Trois dossiers européens avancent en parallèle, présentés comme sans rapport : le « Chat Control » (analyse des messageries), l'identité numérique (le portefeuille européen eIDAS 2.0) et la facture électronique obligatoire. Pris séparément, chacun a sa justification. Mis bout à bout, ils dessinent une même trajectoire : une vie numérique plus tracée, plus centralisée, et plus dépendante d'intermédiaires. Ce guide fait le tour du sujet — avec les dates réelles — et se conclut par une analyse.
En une phrase : vos messages, votre identité et vos transactions basculent au même moment vers des canaux officiels, structurés et contrôlables. 2026 est l'année charnière des trois.
🧭 Comment lire cet article. Nous séparons strictement trois registres. Les faits — textes, règlements, dates — sont vérifiables et accompagnés de leurs références ; les hypothèses sont introduites par « on peut se demander si… » ; notre analyse est clairement identifiée (Partie 5). Nous ne prêtons d'intention à personne : nous décrivons des mécaniques et ce qu'elles rendent techniquement possibles. À vous de juger.
Au sommaire
- Chat Control — l'analyse des messageries privées, où en est le projet.
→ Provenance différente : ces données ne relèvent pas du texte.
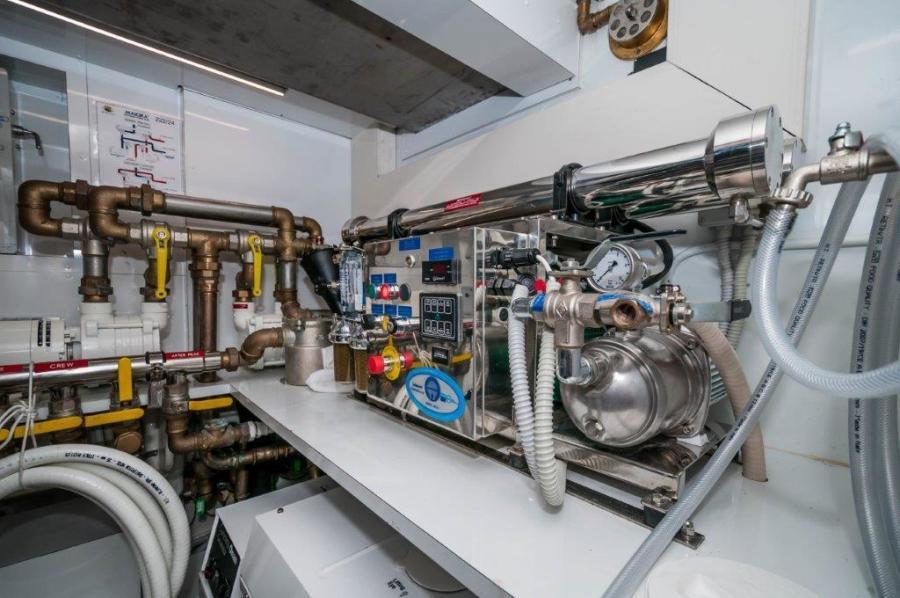 2015 Maiora 84 Motor Yacht Water Maker Never Rest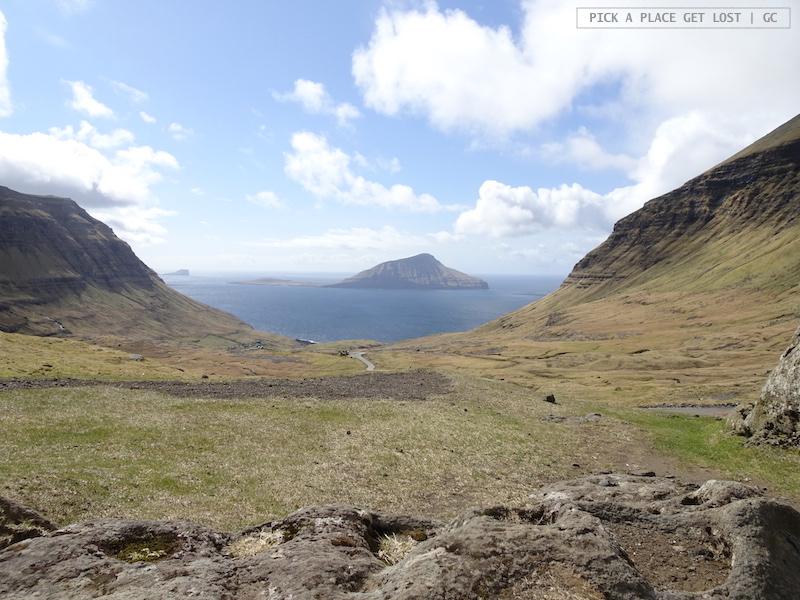 Faroe Islands. Viewing spot near Norðradalur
- L'identité numérique — le portefeuille européen (eIDAS 2.0 / EUDI Wallet).
- La facture électronique — la réforme française et le cadre européen ViDA.
- Le fil rouge — pourquoi ces trois chantiers se ressemblent.
- Notre analyse — souveraineté, surveillance, et la conclusion.
PARTIE 1 · CHAT CONTROL — l'analyse automatisée des messageries privées.
Qu'est-ce que le « Chat Control » ?
Sous le nom de CSAR (Child Sexual Abuse Regulation), la Commission européenne a proposé, le 11 mai 2022, un règlement destiné à lutter contre le matériel pédocriminel en ligne. Son principe le plus contesté : imposer aux messageries d'analyser le contenu des échanges pour y détecter des contenus illégaux — y compris, via la détection côté client (client-side scanning), dans les messageries chiffrées de bout en bout.
C'est ce mécanisme d'analyse généralisée que ses opposants ont surnommé « Chat Control ». L'enjeu technique est majeur : analyser un message avant son chiffrement revient, de fait, à percer le chiffrement de bout en bout — la garantie qui protège aujourd'hui les communications privées.
Comment ça marcherait, techniquement ?
Le principe repose sur la détection côté client (client-side scanning) : le contenu est analysé sur l'appareil de l'utilisateur, avant le chiffrement (ou après le déchiffrement chez le destinataire). C'est ce qui permet, en théorie, d'inspecter un message sans « casser » directement le chiffrement de bout en bout — mais le résultat est le même : le contenu n'est plus réellement privé.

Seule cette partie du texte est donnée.